Winfield and Looney: New Haven’s Common Ground Wins State Urban Green and Community Garden Grant
Common Ground to restore and enhance public access to approximately 2.5 acres of city park land
New Haven, CT—State Senators Gary Winfield (D-New Haven) and Senate President Martin M. Looney (D-New Haven) have announced that the New Haven Ecology Project—the nonprofit home of Common Ground High School, Urban Farm, and Environmental Education Center—will restore and enhance public access to approximately 2.5 acres of city park land and create a more effective gateway to West Rock Ridge State Park.
“This project will give New Haven residents easier access to the city’s abundance of natural resources,” said Sen. Winfield. “When we expose our community to their natural habitat in a more efficient way and combine that with environmental education, there is a greater sense of appreciation and pride for the city in which we live.”
“Protecting open space and restoring park land in our cities is critical to health and quality of life of our residents,” said Sen.
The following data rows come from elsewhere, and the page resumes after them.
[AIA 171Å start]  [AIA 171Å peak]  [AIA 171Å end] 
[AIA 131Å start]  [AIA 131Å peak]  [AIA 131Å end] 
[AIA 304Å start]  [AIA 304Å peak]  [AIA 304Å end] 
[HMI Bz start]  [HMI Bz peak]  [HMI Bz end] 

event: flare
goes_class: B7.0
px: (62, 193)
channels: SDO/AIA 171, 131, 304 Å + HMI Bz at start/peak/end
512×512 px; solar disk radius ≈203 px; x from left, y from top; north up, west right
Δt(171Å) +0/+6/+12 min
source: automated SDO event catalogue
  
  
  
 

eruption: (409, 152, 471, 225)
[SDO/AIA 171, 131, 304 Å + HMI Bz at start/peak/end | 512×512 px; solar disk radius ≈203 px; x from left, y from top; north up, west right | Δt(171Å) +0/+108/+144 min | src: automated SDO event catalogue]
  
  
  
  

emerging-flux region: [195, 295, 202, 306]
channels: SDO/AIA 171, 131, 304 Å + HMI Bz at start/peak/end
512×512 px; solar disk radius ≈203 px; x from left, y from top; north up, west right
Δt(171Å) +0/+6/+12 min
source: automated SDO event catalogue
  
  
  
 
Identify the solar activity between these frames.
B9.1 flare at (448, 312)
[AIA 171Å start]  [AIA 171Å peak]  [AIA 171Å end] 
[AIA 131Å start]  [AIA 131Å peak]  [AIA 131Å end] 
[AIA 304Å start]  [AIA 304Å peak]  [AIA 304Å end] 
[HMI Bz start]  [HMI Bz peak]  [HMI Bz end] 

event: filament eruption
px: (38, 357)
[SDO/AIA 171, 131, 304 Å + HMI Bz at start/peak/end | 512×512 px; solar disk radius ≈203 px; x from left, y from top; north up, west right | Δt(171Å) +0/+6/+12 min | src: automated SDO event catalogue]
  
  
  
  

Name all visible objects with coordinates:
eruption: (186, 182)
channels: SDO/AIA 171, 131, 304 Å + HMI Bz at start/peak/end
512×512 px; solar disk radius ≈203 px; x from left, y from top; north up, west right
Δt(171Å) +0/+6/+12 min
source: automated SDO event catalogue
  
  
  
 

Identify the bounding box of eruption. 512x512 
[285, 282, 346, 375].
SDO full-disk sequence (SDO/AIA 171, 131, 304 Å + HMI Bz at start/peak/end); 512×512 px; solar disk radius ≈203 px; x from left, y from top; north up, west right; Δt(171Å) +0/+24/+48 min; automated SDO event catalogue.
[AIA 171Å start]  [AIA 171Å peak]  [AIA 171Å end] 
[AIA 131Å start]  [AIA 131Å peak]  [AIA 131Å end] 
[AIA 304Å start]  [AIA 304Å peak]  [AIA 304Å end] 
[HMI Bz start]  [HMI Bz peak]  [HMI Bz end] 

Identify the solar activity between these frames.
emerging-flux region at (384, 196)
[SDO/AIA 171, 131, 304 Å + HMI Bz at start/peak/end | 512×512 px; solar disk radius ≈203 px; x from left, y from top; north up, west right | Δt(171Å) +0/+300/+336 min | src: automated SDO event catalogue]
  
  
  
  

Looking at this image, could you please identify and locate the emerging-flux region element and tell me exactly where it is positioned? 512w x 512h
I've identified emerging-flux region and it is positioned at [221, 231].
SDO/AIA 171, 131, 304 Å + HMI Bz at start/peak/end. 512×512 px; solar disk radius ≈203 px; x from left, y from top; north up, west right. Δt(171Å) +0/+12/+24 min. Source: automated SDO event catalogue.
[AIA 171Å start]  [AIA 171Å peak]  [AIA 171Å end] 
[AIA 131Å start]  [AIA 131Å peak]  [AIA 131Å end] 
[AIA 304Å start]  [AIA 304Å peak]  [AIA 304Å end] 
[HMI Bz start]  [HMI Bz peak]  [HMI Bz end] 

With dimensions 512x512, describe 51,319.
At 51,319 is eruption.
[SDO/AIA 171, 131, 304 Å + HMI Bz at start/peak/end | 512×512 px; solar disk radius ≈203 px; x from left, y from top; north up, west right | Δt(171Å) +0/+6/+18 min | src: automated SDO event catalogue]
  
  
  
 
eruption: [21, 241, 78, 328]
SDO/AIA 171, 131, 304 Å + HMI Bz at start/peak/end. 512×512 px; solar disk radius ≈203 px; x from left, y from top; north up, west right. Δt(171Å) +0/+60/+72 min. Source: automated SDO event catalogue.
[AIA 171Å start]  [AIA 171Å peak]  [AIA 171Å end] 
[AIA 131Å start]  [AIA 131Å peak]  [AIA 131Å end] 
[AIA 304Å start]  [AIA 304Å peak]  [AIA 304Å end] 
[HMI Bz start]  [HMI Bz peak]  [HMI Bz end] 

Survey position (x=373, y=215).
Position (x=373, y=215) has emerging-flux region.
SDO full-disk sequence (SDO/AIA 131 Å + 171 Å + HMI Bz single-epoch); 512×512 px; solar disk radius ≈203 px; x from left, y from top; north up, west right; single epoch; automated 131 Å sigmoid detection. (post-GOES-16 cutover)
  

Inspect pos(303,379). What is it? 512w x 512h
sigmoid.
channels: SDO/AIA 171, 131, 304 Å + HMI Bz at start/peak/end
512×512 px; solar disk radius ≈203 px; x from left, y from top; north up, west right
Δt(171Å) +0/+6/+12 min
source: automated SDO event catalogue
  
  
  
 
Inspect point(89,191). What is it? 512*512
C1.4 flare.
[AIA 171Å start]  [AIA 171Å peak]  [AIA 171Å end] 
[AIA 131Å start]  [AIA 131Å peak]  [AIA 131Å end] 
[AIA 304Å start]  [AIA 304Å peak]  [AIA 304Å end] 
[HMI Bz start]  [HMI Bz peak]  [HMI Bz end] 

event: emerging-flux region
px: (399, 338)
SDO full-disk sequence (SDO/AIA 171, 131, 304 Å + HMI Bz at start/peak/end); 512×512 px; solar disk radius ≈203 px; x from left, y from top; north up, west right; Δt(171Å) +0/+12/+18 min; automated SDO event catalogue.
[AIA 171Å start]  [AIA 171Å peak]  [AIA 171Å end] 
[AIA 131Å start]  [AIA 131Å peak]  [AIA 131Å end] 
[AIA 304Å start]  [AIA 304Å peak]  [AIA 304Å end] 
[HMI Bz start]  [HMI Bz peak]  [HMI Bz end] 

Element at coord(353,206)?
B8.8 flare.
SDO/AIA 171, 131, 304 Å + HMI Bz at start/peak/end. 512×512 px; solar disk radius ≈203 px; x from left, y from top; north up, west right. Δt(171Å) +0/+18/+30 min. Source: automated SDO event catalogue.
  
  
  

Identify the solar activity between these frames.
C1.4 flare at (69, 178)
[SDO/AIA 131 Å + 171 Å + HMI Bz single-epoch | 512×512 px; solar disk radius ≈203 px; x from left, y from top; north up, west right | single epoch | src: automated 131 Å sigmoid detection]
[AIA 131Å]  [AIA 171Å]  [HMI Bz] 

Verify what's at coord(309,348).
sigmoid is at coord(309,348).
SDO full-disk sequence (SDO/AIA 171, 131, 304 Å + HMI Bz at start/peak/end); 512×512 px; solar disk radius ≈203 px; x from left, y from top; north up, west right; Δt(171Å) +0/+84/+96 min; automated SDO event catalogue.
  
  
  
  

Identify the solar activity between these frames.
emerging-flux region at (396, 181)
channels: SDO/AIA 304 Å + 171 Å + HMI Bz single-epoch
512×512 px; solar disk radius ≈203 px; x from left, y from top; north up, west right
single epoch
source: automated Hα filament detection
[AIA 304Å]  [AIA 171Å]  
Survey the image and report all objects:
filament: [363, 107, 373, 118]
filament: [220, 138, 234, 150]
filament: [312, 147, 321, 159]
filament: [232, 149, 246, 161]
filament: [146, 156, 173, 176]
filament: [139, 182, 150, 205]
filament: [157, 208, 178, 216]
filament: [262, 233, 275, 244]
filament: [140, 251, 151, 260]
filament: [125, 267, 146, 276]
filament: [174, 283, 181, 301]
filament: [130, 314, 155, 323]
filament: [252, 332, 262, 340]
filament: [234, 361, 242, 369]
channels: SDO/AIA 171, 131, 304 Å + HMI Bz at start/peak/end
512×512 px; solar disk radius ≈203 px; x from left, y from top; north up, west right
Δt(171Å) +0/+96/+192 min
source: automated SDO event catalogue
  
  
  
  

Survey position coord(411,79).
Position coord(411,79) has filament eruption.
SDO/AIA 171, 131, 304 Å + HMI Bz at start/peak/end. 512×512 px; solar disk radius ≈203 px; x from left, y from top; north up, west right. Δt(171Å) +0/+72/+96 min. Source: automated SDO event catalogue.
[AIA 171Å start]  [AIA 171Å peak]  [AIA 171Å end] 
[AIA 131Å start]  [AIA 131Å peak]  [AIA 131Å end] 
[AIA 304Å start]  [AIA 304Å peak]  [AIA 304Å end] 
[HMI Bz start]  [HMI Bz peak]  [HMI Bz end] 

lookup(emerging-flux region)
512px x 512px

Looney. “Common Ground and the New Haven Ecology Project have a long and successful history of environmental stewardship in the city and their project will help make West Rock Park more accessible to all New Haven residents.”
“Common Ground High School engages young people from throughout the region by providing transformative experiences, challenging them to become leaders in sustainable land use practices and energy consumption, and encouraging students to pursue excellence in all their activities,” said Mayor Toni N. Harp. “This most-welcome state funding will help underwrite projects consistent with another of the school’s primary functions: learning good stewardship of natural resources.”
“Preserving the best of Connecticut’s open space is critical to protecting our land, water, and wildlife and ensuring Connecticut maintains its natural beauty,” said Governor Dannel P. Malloy. “Through these grants, we will increase the availability of open space for our residents to enjoy—whether they live in our state’s beautiful cities, suburbs or rural areas.”
New Haven is one of 17 communities being awarded grants to protect 949 acres of open space. Three other urban communities also received state grants to enhance or develop community gardens or establish a natural habitat for environmental education.
Common Ground will receive $55,000 to create a 1/4 mile handicapped accessible health and environmental exploration trail, making a loop around Common Ground’s market garden, construction of a 20’ x 25’ classroom pavilion, and the restoration of a 1/2 acre wildlife habitat. Model green infrastructure practices will be utilized.
The Urban Green and Community Garden Initiative is available to targeted and/or distressed municipalities. The benefits of this program is not only to open an area up to recreation and environmental education but to improve community health through various actions such as producing various vegetables and fruits and providing much needed green space in more highly developed areas.